„Es ist sehr ärgerlich“, sagt Heinz Scherkenbach aus Oberbarmen. Seit vier Wochen habe er schon keine Post mehr erhalten. Dabei erwarte er neben einem Schreiben seiner Bank auch mehrere Schreiben von Behörden. „Nach telefonischer Rücksprache mit den Absendern wurde mir bestätigt, dass die Schreiben bereits lange verschickt wurden“, teilte er der WZ kürzlich mit. „Mir wurde außerdem mitgeteilt, dass identische Schreiben ein zweites beziehungsweise dreifaches Mal verschickt wurden, jedoch ohne Erfolg.“ Wie kann das sein?

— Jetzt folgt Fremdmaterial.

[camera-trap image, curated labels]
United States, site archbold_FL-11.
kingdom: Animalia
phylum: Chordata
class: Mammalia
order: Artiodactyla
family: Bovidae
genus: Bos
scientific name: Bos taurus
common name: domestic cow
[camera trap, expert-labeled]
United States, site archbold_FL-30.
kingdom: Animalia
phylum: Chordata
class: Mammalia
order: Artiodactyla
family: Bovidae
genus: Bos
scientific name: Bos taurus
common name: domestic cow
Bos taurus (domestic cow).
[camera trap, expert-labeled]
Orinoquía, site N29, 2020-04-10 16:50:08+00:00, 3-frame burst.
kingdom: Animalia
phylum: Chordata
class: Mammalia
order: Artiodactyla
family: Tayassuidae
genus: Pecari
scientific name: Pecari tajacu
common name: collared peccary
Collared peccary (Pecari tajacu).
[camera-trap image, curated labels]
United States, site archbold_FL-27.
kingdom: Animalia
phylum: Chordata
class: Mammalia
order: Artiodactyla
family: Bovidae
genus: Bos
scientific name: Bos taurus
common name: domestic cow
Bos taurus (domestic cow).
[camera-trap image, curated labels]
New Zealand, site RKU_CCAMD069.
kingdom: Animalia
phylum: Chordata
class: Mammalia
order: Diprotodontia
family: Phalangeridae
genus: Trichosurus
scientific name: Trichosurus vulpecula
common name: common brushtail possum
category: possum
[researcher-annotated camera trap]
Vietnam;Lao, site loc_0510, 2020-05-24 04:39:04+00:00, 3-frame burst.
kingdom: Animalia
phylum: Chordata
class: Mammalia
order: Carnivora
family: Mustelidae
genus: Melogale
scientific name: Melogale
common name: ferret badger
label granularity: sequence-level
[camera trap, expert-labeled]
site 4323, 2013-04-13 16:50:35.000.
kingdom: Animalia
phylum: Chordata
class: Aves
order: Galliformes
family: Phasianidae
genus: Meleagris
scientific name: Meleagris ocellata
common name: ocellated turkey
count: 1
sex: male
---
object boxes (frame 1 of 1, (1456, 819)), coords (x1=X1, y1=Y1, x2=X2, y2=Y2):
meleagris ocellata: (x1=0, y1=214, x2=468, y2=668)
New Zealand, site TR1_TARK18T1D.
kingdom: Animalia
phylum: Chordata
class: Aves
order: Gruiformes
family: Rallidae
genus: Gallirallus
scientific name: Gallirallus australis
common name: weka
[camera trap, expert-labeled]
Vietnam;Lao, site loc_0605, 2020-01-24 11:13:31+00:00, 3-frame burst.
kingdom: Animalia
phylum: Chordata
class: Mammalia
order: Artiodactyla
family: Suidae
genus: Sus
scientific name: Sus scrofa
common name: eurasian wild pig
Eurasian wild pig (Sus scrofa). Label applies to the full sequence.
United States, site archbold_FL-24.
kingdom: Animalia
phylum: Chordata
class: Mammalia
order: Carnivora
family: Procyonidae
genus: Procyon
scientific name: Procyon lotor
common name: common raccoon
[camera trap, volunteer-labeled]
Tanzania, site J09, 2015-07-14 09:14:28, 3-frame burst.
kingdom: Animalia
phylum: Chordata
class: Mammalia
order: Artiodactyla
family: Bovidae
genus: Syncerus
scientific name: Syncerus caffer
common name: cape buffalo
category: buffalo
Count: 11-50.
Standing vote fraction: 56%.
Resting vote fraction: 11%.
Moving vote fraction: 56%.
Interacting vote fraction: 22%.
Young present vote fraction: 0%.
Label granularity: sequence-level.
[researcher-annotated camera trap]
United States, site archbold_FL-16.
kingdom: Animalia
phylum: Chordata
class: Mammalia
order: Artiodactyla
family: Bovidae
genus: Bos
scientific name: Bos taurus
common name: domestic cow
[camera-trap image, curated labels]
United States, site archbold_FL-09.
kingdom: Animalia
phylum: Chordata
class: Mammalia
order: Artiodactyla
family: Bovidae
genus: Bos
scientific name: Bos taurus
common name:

„Grundsätzlich wird der betreffende Bezirk von einem Stammzusteller bedient, der sowohl Briefe als auch Pakete zustellt“, teilt Britta Töllner mit. Sie ist Sprecherin der Regionalstelle Düsseldorf der Deutschen Post. „Nach seiner Erinnerung hat er zuletzt am 21. Juli Sendungen an den Kunden zugestellt. In der vorletzten Woche – Kalenderwoche 29 – wurde der Bezirk urlaubsbedingt von verschiedenen Vertretungskräften übernommen. Hierbei kann nicht vollständig ausgeschlossen werden, dass es vereinzelt zu geringfügigen Verzögerungen von eins bis zwei Tagen gekommen sein könnte“, so Töllner.

Dennoch war der Zustellbezirk täglich besetzt. Rückstände würden keine vorliegen, auch keine auffälligen oder erhöhten Kundenmeldungen. „Die Zustellung in diesem Bezirk als auch in Wuppertal erfolgt grundsätzlich stabil und regelgerecht, dies belegen auch unsere internen Messsysteme. Dennoch haben wir unsere Kräfte vor Ort zu dieser Anschrift sensibilisiert, unsere Qualitätsbeauftragte wird in den nächsten Tagen Kontakt zum Kunden herstellen.“

Warum es immer mal wieder zu Verzögerungen, Missverständnissen oder Ähnlichem kommen kann, erklärt Britta Töllner wie folgt: „Wir erleben durchaus in der Praxis, dass Geschäftspost bei Wettbewerbern eingeliefert wird und erst die Mahnungen, Postzustellurkunden et cetera direkt bei uns. Kunden kontaktieren uns, wenn sie den Eindruck haben, dass es bei einer Briefsendung zu Unregelmäßigkeiten gekommen ist.“ Auswertungen der Post würden jedoch zeigen, dass sich dieser Eindruck nicht in allen Fällen bestätigt: „Rund die Hälfte dieser Kontakte zur Tagespost lassen sich nicht auf ein Fehlverhalten der Deutschen Post zurückführen“, sagt Töllner.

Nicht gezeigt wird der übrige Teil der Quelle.